The humor in the new midcentury strips like Tumbleweeds is more sophisticated than comic strip comedy had been in the past. The humor of Blondie was, and is, humor appropriate to the setting in which the characters are developed and appropriate to the characters themselves. The success of the punchline does not rest on our ability to recognize a dichotomy or discrepancy between characters and setting, dialogue and action.

The humor of Bugs Bunny or of Donald Duck does not originate in their being animals behaving like humans as it does with Snoopy in Peanuts. They are animals behaving like humans but that’s not the source of the comedy. Nor, in these two strips, does the comedy come from the animals behaving like animals as it sometimes does in Pogo or in Animal Crackers.

The humor in the strips of this new tradition— Peanuts, B.C., The Wizard of Id, Tumbleweeds, Animal Crackers, to name a few— is more sophisticated because it depends on our recognizing something that is only implicit in the strip. We laugh at B.C. because we are shown childlike men, men just beginning to be men, trying out civilization, and we see what they do not: that, like a suit that's too large, civilization doesn't quite fit.

We laugh at Tumbleweeds much of the time because we recognize that the real Old West was quite different from the West that tiny Tumbleweeds tries to reenact whenever moved to action. If we didn't know that trains run on round wheels along smooth rails, Thor's choo-choo in B.C. wouldn't appear funny to us at all. If we didn't know that most cowboys' horses don't jump wide canyons in a single bound, Tumbleweeds' dashed hopes would be tragic instead of comic. But we do know these things, and upon that knowledge the humor of these strips is built.

At age 81, Ryan decided to lower the curtain on this epic satiric epoch. He chose retiring himself and his strip instead of leaving it all to someone else to continue, ending its 42-year run with the last daily on December 29, 2007; the last Sunday, the next day. According to report (which I only vaguely remember), in the last daily, Tumbleweeds is astride Epic and they both are overlooking a canyon chasm while Tumbleweeds says something the double-meaning of which is lost on anyone who doesn’t realize it’s the farewell strip.

At the time of its cessation, Tumbleweeds appeared in about 200 newspapers; at its peak, it may have appeared in 400-700 papers, reports vary.

Tumbleweeds and his diminutive gang worked outside the newspaper realm, too. One of the Tumbleweeds strips was animated for an appearance in The Fabulous Funnies, a 1980 television special that showcased several comic strips. Tumbleweeds Gulch was an attraction at MCM Grand Adventures Theme Park, saith St. Wikipedia, and the strip was also the basis for a Las Vegas stage show. In 1983, Tumbleweeds was adapted into a musical comedy for high school productions.
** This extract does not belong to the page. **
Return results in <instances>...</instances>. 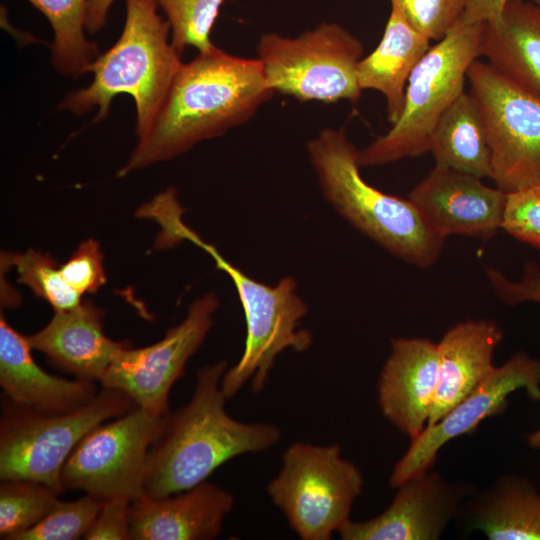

But it was in ink on paper out of T.K. Ryan’s possibly perverse mind that Tumbleweeds, Hildegard Hamhocker, the Poohawks and all the rest re-enacted an Old West that no one had ever seen before but that everyone could find him/herself in.

The humor of dichotomy— because it points to a discrepancy, a non-sequitur— is inevitably sobering. In Tumbleweeds it isn't just the Old West that the characters try to create with their language, and it isn't just the Old West that can't live up to its poetry. Man hovers between the lines here, and he is a bit short of his vision of himself too. Just as he is in B.C. and in Peanuts, the other pacesetters for a new age for comedy in comic strips. Seeing ourselves in comic strip comedy displays the spark of divinity in humanity: in laughing at ourselves, we rise above ourselves.